__Texte d'étude__
______________________________
Service public ferroviaire : Macron poursuit la casse
En 1950, les deux tiers des marchandises étaient transportées par le rail, 30 % en 1984, et seulement 9 % en 2019. Plusieurs causes à ce déclin : la désindustrialisation, les difficultés des ports français et une forte concurrence avec la route.
La libéralisation, en 2006, du transport de marchandises (fret) s’est traduite par la prise en charge des trains les plus rentables par des opérateurs ferroviaires privés, en laissant plutôt les wagons isolés, plus coûteux, à la SNCF1. Tout cela avec une baisse des effectifs cheminots, rendant plus difficile une relance du fret ferroviaire : on est passé de 15 000 à 5 400 agents en quinze ans2.
Et toujours plus de camions sur les routes. Le transport de marchandises sur rail émet pourtant 14 fois moins de gaz à effet de serre que le transport sur route. Un train de fret en plus, c'est 50 camions en moins sur les routes. La Commission européenne s’entête en affirmant que la concurrence « contribue à rendre les opérateurs ferroviaires plus efficaces ». Si c’était le cas, la part des marchandises transportées par le train depuis l’arrivée d’opérateurs privés de fret en 2006 aurait dû croître ! Au contraire, elle a baissé !
______________________________
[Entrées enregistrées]
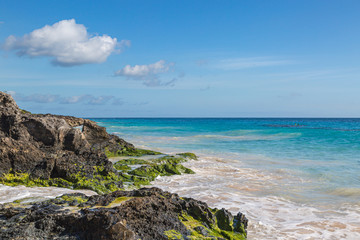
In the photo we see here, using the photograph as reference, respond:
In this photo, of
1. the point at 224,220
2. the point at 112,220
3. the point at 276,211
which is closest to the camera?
the point at 112,220

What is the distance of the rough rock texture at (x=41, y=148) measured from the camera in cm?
766

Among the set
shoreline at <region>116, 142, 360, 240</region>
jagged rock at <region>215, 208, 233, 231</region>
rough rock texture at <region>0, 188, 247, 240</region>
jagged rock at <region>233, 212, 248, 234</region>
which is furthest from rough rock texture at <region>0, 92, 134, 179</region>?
jagged rock at <region>233, 212, 248, 234</region>

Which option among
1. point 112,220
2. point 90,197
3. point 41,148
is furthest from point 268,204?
point 41,148

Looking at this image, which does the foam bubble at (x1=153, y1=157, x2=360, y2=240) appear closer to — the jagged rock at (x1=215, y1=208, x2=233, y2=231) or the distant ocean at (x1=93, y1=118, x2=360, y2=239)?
the distant ocean at (x1=93, y1=118, x2=360, y2=239)

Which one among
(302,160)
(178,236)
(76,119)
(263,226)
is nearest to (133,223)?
(178,236)

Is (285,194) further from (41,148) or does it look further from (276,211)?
(41,148)

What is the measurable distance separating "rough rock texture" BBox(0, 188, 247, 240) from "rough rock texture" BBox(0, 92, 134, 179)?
3283 millimetres

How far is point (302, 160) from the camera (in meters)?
16.1

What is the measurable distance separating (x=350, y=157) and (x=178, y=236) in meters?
16.4

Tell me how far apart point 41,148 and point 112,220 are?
6531 mm

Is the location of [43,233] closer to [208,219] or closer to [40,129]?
[208,219]

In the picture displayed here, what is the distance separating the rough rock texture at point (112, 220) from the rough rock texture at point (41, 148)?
3283 mm

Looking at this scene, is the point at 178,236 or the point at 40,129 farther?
the point at 40,129

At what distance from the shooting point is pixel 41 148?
30.2 feet
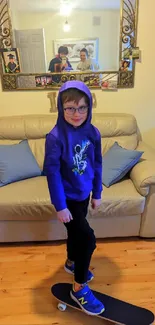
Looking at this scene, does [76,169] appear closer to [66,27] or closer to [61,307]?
[61,307]

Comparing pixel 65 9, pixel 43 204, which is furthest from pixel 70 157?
pixel 65 9

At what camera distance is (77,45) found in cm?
230

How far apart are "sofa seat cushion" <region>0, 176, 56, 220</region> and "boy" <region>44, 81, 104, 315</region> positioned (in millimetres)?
491

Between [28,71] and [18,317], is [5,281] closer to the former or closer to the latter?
[18,317]

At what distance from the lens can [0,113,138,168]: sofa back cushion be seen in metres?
2.31

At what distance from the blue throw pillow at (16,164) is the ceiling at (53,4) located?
4.05 feet

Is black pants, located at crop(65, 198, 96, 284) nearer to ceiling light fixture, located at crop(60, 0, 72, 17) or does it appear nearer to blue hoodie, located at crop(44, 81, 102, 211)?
blue hoodie, located at crop(44, 81, 102, 211)

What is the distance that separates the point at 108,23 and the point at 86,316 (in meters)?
2.35

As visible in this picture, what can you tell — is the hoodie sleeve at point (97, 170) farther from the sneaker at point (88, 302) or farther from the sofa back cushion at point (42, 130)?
the sofa back cushion at point (42, 130)

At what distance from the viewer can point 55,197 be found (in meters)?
1.21

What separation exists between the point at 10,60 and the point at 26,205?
4.72ft

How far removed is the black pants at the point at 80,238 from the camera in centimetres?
128

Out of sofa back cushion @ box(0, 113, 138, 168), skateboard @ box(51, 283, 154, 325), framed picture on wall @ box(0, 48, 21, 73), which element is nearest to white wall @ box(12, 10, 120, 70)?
framed picture on wall @ box(0, 48, 21, 73)

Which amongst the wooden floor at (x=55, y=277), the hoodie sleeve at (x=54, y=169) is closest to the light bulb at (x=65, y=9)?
the hoodie sleeve at (x=54, y=169)
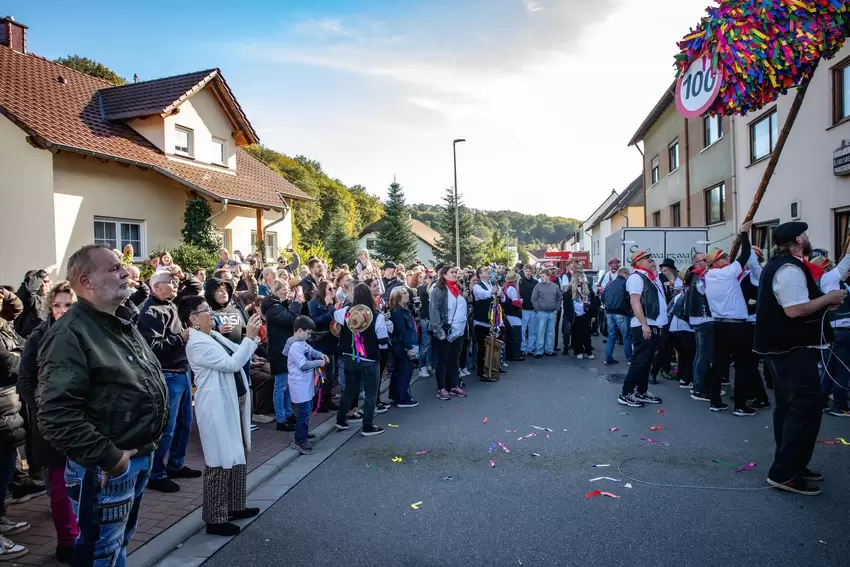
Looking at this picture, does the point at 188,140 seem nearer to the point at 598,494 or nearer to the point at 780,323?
the point at 598,494

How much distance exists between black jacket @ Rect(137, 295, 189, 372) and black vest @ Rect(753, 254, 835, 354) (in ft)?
16.8

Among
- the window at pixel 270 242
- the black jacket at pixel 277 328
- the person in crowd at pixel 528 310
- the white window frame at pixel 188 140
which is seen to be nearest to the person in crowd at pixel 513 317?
the person in crowd at pixel 528 310

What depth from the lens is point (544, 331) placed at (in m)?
13.0

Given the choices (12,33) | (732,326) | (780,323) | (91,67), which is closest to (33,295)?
(780,323)

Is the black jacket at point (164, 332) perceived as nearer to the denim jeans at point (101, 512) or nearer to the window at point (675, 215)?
the denim jeans at point (101, 512)

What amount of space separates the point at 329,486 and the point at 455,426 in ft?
7.57

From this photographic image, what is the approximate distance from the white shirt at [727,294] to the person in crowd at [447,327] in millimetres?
3611

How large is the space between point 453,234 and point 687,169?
1179 inches

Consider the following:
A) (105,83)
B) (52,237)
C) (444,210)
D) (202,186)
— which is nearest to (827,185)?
(202,186)

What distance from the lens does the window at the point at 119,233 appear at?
14.5 m

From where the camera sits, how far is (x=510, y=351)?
12633 mm

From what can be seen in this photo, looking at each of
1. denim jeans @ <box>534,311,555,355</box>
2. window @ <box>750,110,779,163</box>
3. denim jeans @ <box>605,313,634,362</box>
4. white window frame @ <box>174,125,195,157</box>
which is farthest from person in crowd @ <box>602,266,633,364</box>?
white window frame @ <box>174,125,195,157</box>

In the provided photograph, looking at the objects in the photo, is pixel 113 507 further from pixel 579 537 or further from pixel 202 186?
pixel 202 186

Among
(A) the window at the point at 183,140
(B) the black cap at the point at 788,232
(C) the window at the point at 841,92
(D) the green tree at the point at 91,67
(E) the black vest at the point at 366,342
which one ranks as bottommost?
(E) the black vest at the point at 366,342
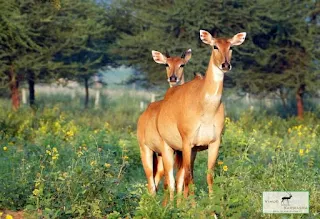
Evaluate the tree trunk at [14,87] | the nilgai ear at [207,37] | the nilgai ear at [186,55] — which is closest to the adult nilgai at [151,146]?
the nilgai ear at [207,37]

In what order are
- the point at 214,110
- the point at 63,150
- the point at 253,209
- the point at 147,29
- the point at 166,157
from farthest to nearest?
the point at 147,29
the point at 63,150
the point at 166,157
the point at 214,110
the point at 253,209

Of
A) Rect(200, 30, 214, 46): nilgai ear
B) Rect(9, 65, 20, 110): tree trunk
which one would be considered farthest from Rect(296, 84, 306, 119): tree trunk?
Rect(200, 30, 214, 46): nilgai ear

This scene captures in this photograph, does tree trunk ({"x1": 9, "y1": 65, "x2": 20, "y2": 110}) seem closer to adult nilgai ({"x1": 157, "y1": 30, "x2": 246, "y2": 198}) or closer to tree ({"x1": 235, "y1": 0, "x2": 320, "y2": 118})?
tree ({"x1": 235, "y1": 0, "x2": 320, "y2": 118})

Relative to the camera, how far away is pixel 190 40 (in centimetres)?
3206

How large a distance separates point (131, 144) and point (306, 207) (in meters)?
7.29

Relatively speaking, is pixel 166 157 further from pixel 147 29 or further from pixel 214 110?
pixel 147 29

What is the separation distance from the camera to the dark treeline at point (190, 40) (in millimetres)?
30906

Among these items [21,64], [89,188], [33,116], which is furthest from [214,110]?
[21,64]

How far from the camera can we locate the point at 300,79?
3200 centimetres

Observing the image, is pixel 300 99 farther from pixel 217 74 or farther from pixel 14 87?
pixel 217 74

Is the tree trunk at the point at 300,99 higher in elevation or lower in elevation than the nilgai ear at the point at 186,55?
lower

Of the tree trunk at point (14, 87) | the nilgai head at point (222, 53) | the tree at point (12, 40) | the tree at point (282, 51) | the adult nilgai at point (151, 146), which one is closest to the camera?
the nilgai head at point (222, 53)

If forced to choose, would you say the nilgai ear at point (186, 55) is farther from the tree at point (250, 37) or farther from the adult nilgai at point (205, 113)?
the tree at point (250, 37)

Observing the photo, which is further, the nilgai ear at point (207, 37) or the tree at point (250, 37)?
the tree at point (250, 37)
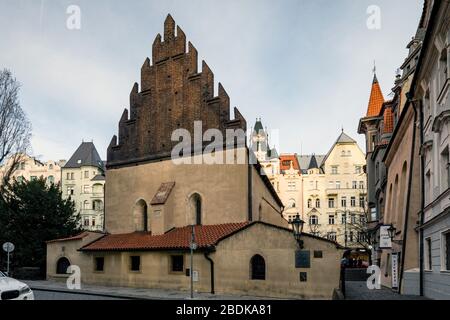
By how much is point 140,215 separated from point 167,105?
7.13 meters

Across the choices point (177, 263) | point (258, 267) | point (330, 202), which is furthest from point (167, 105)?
point (330, 202)

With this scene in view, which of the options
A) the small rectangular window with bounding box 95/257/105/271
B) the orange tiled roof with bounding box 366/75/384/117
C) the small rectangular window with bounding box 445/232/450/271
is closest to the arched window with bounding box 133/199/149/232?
the small rectangular window with bounding box 95/257/105/271

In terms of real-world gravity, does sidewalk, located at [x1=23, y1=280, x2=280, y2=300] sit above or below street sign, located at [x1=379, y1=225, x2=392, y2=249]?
below

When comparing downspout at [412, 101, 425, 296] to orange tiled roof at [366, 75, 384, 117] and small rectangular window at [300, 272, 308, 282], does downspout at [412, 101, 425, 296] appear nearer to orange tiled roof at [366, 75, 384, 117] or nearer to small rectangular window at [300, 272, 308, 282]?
small rectangular window at [300, 272, 308, 282]

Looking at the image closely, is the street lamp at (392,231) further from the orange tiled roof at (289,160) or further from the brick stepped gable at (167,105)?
the orange tiled roof at (289,160)

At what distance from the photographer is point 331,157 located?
76.7 m

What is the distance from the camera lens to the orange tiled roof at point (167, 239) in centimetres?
2305

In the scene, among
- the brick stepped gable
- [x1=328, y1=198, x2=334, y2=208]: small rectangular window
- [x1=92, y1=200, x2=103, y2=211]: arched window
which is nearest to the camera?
the brick stepped gable

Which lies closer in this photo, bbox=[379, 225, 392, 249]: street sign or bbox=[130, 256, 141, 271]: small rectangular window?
bbox=[379, 225, 392, 249]: street sign

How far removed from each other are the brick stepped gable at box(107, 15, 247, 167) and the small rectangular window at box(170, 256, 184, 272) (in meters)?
6.92

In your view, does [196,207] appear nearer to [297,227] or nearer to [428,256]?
[297,227]

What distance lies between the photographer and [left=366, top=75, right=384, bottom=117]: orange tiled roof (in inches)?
1473

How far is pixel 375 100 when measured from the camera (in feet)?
126

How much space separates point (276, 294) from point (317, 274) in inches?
85.0
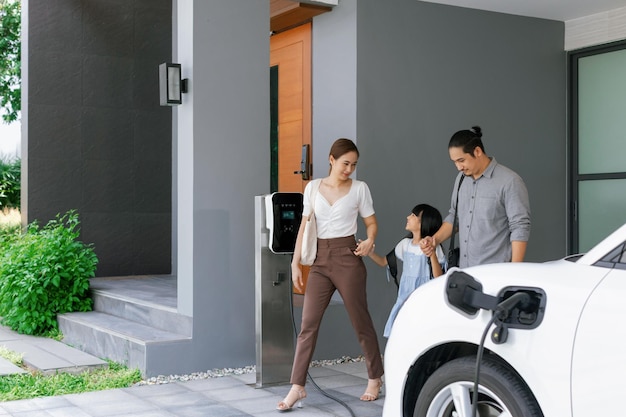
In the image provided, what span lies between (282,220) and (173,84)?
1.50 meters

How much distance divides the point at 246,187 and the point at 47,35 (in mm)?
4343

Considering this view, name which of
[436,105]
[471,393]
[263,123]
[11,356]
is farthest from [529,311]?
[11,356]

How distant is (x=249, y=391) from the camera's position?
5.69 metres

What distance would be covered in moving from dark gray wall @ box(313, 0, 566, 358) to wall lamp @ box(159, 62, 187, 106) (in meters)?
1.50

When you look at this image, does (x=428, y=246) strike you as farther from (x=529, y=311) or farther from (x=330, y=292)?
(x=529, y=311)

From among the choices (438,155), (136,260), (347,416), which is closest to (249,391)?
(347,416)

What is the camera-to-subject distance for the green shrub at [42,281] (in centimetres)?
773

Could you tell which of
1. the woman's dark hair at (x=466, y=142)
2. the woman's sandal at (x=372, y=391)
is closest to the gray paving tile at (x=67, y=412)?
the woman's sandal at (x=372, y=391)

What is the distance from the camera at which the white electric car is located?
2.51m

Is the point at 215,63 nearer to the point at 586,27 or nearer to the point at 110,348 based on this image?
the point at 110,348

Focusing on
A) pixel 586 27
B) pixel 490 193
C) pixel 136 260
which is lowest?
pixel 136 260

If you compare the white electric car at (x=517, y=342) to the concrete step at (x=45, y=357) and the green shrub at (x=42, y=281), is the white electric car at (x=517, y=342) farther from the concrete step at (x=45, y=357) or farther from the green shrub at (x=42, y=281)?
the green shrub at (x=42, y=281)

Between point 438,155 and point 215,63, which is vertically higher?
point 215,63

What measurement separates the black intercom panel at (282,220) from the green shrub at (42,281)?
2960mm
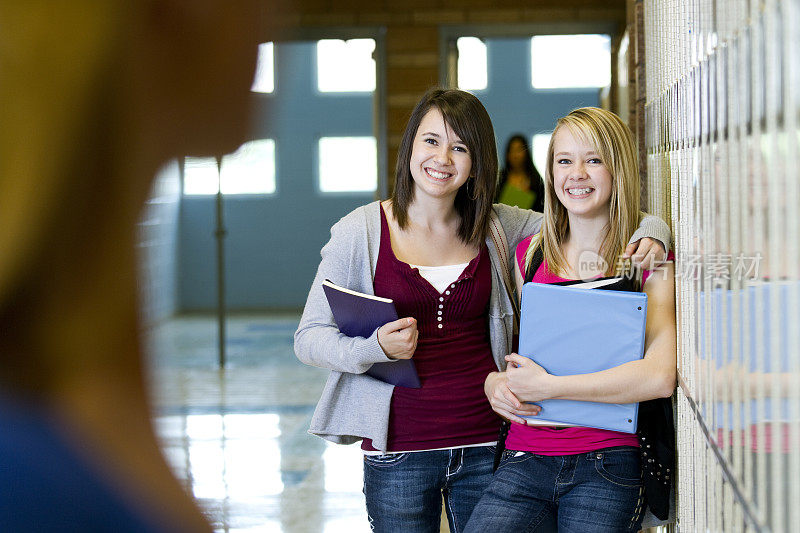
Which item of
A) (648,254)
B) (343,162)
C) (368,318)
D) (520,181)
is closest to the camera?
(648,254)

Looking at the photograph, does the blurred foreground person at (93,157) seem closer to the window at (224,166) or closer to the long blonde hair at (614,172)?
Result: the window at (224,166)

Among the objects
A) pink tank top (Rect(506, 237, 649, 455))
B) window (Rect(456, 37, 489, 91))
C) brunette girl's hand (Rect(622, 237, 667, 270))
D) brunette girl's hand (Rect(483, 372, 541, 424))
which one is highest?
window (Rect(456, 37, 489, 91))

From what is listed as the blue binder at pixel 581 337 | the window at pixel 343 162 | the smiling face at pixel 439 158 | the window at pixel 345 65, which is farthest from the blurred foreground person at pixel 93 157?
the window at pixel 343 162

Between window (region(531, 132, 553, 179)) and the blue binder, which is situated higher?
window (region(531, 132, 553, 179))

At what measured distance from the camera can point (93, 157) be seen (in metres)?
0.25

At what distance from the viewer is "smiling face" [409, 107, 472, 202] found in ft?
5.75

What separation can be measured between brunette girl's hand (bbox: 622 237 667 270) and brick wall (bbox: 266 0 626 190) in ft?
16.7

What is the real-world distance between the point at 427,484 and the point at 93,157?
155 cm

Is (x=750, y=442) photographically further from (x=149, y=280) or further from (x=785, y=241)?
(x=149, y=280)

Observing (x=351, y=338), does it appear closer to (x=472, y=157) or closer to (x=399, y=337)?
Result: (x=399, y=337)

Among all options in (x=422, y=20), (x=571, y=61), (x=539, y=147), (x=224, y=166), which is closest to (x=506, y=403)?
(x=224, y=166)

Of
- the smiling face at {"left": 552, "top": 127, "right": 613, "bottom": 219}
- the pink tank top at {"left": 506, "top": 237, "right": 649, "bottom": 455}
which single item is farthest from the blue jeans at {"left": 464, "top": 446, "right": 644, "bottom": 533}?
the smiling face at {"left": 552, "top": 127, "right": 613, "bottom": 219}

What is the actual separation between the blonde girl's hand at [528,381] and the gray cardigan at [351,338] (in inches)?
8.9

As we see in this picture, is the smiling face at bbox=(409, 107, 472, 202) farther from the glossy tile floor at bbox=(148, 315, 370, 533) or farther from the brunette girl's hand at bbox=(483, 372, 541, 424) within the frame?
______________________________
__Consignes__
A – Transcrivez tout le passage du texte sur le fret ferroviaire allant de « Service public ferroviaire » jusqu'à « avec la route. ».
B – D'après le texte sur le fret ferroviaire, combien de camions un train de fret supplémentaire retire-t-il des routes ?
C – Reprenez la rédaction du texte sur le fret ferroviaire à la suite de sa dernière phrase.
Vous n'aurez pas besoin de la liste.

__Réponses attendues__
A –
Service public ferroviaire : Macron poursuit la casse
En 1950, les deux tiers des marchandises étaient transportées par le rail, 30 % en 1984, et seulement 9 % en 2019. Plusieurs causes à ce déclin : la désindustrialisation, les difficultés des ports français et une forte concurrence avec la route.

B – 50 camions.

C –
L’éclatement du ferroviaire public
En 2020, la SNCF a été divisée en cinq sociétés anonymes. Fret SNCF est considéré comme une entreprise ferroviaire en concurrence avec des opérateurs privés. L’éclatement du ferroviaire entraîne un dédoublement de postes auparavant mutualisés, ce qui augmente les coûts d’exploitation. La séparation des sociétés ferroviaires en plusieurs opérateurs mène à des coûts importants de coordination entre la gestion de l’infrastructure et les opérateurs.
La Commission européenne estime à 5,5 milliards d’euros les mesures de soutien à Fret SNCF entre 2007 et 2019, ce qui, pour les tenants de la concurrence et du tout marché, constitue des aides d’État. La Commission veut demander à la SNCF le remboursement de cette somme. Au lieu de justifier un soutien au service public ferroviaire en plaidant pour les avantages environnementaux du ferroviaire, le gouvernement a décidé de le casser davantage.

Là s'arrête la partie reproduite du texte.